# EXERCISE
Copy each line, word for word, from the one with "Koupelnové baterie RAVAK" through the final line of the listing, but skip the pictures.

# PROVIDED MATERIAL
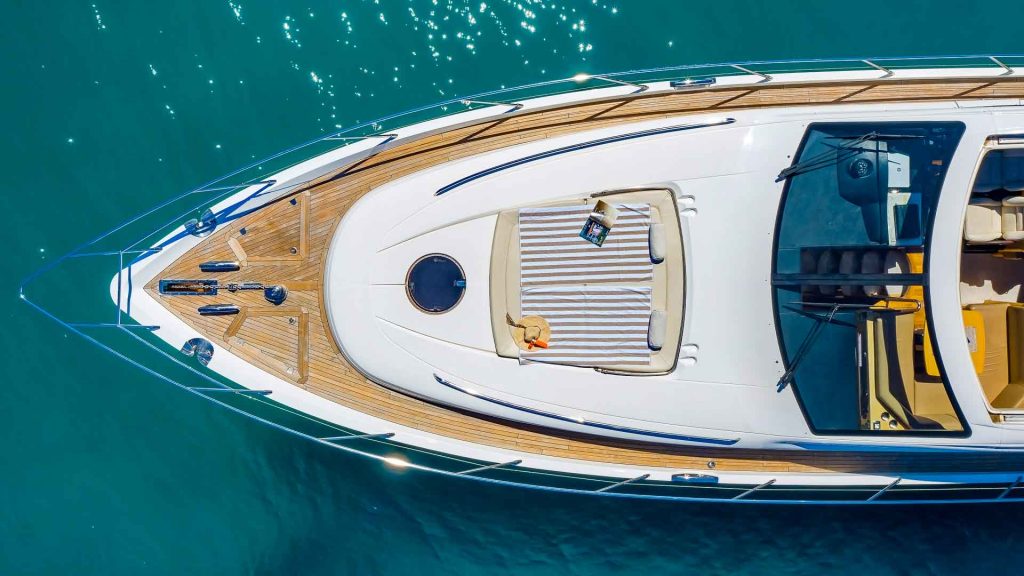 Spice of Life Yacht Charter front deck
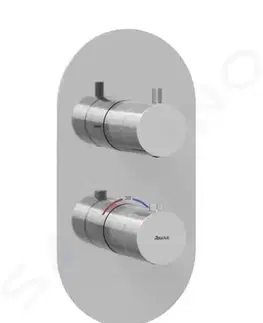 Koupelnové baterie RAVAK Espirit Termostatická baterie pod omítku, pro 2 spotřebiče, chrom X070206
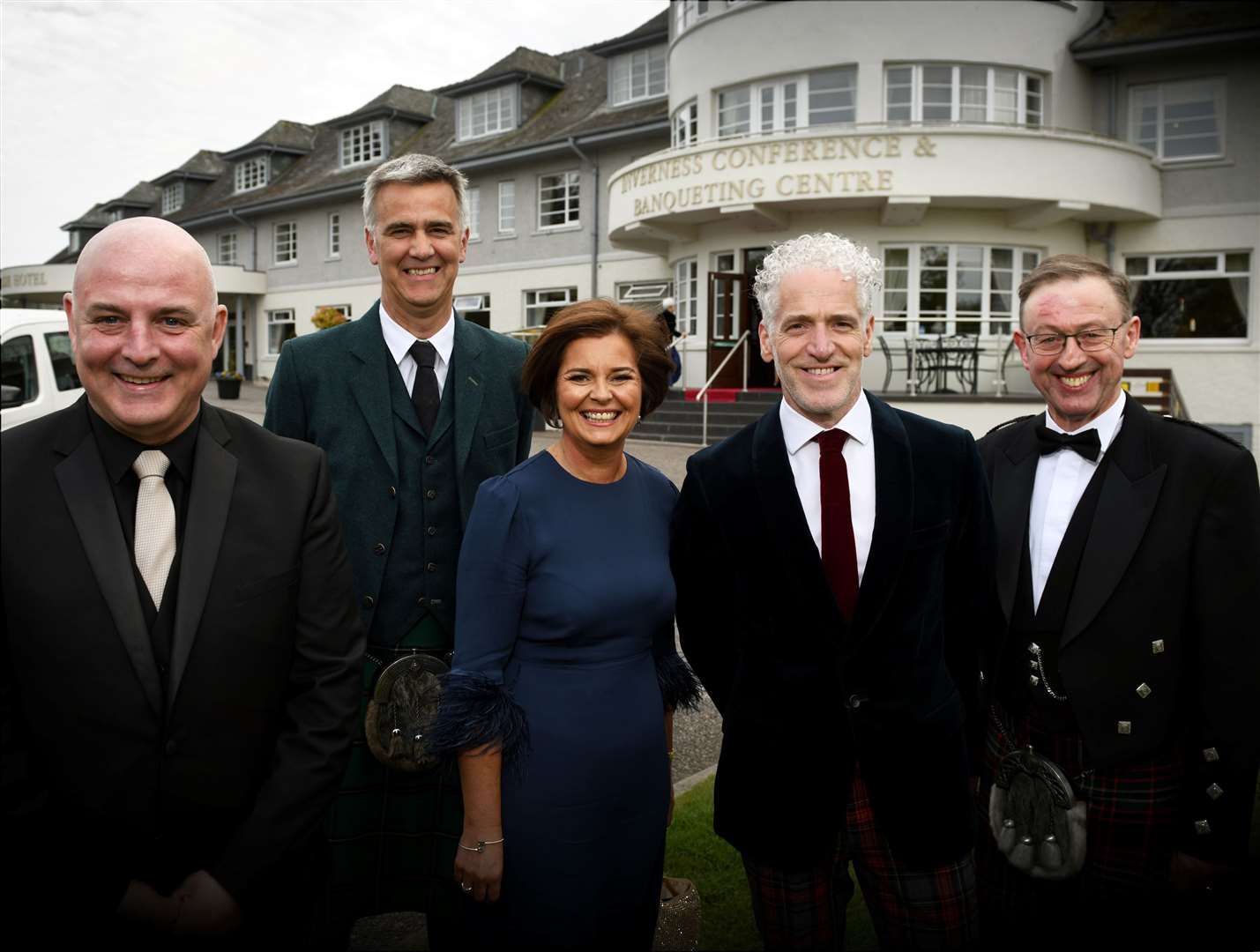 Liam Christie, Collin Marr, Eunice McAdam, Gordon Buchanan and Stewart Nicol. Picture: James Mackenzie.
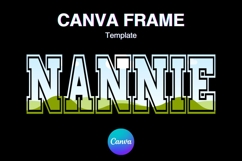 NANNIE Canva Frame Mother Day MAMA Photo Frame_Straight Product Image 1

# TASK RESULT
 Koupelnové baterie RAVAK Espirit Termostatická baterie pod omítku, pro 2 spotřebiče, chrom X070206
 Liam Christie, Collin Marr, Eunice McAdam, Gordon Buchanan and Stewart Nicol. Picture: James Mackenzie.
 NANNIE Canva Frame Mother Day MAMA Photo Frame_Straight Product Image 1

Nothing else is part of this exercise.